"I suppose we might invite his Grace to inspect our militia," persisted Jerry. "It would sound well in the papers to have a real duke inspect the North Carolina troops."

"It would sound better than he would look doing it, I can tell you that. Old Wellington may have been all right, but these new dukes were never made for horseback."

"He might appear in a carriage, wearing his orders and ride the lines that way, with all the troops presenting arms."

"Or you might pin his debts on him and mount him on a goat on the rifle-range and let the sharp-shooters pepper away at him! Please let us not talk about Ballywinkle any more; the thought of him gives me that sinking feeling."

He had opened an atlas and was poring over it with a magnifying glass.

"It's positively funny," he murmured, laughing a little to himself, "but I know something about this country over here. Here's Ardsley, in the far corner of Dilwell County, and here's Kildare."

"Yes; I understand maps. Dilwell is green, and there's the state line, and that ugly watery sort of yellow is Mingo County, South Carolina, and Turner Court House is the county seat of it. Those little black marks are hills on the border, and it's right there that these Appleweight people live, and dance on the state line as though it were a skipping-rope."

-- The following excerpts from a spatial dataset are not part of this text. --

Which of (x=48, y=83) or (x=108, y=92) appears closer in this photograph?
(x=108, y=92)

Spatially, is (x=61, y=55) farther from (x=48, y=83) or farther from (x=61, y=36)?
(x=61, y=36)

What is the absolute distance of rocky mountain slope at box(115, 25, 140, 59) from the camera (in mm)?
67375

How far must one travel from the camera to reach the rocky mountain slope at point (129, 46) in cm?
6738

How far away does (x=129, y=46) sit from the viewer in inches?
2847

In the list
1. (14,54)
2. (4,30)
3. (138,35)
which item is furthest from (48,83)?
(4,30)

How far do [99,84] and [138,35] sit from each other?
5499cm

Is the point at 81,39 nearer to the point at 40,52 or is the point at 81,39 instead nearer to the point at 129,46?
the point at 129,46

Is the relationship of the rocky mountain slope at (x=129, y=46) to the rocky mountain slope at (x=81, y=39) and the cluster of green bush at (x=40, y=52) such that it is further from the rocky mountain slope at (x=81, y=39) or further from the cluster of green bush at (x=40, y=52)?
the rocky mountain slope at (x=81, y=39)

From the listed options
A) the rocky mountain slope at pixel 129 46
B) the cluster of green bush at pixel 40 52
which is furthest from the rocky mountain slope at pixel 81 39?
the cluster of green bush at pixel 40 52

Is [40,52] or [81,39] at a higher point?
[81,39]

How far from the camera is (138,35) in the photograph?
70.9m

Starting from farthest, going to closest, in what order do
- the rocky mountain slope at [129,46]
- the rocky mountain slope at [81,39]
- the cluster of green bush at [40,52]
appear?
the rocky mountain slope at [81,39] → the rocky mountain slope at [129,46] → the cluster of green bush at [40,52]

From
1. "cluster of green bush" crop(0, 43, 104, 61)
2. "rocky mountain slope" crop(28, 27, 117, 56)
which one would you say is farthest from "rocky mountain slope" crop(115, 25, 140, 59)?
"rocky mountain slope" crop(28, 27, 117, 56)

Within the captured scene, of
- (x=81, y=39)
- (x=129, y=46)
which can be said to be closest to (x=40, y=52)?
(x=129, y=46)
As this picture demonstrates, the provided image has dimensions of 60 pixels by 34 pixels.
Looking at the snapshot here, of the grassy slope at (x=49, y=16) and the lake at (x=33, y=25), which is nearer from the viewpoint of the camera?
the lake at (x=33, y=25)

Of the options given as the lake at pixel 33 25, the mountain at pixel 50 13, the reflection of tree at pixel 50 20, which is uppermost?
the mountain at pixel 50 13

"That's exactly it. Now what we want to do is to arrest Appleweight and put him in jail in South Carolina, which relieves the governor of North Carolina, your honored father, of all embarrassment."

She snatched the paper-cutter and took possession of the map for a moment, then pointed, with a happy little laugh.

"Why, that will be only too easy. You see there's Azbell County, where the militia is encamped, just three counties away from Dilwell, and if we needed the soldiers it wouldn't hurt the troops to march that far, would it?"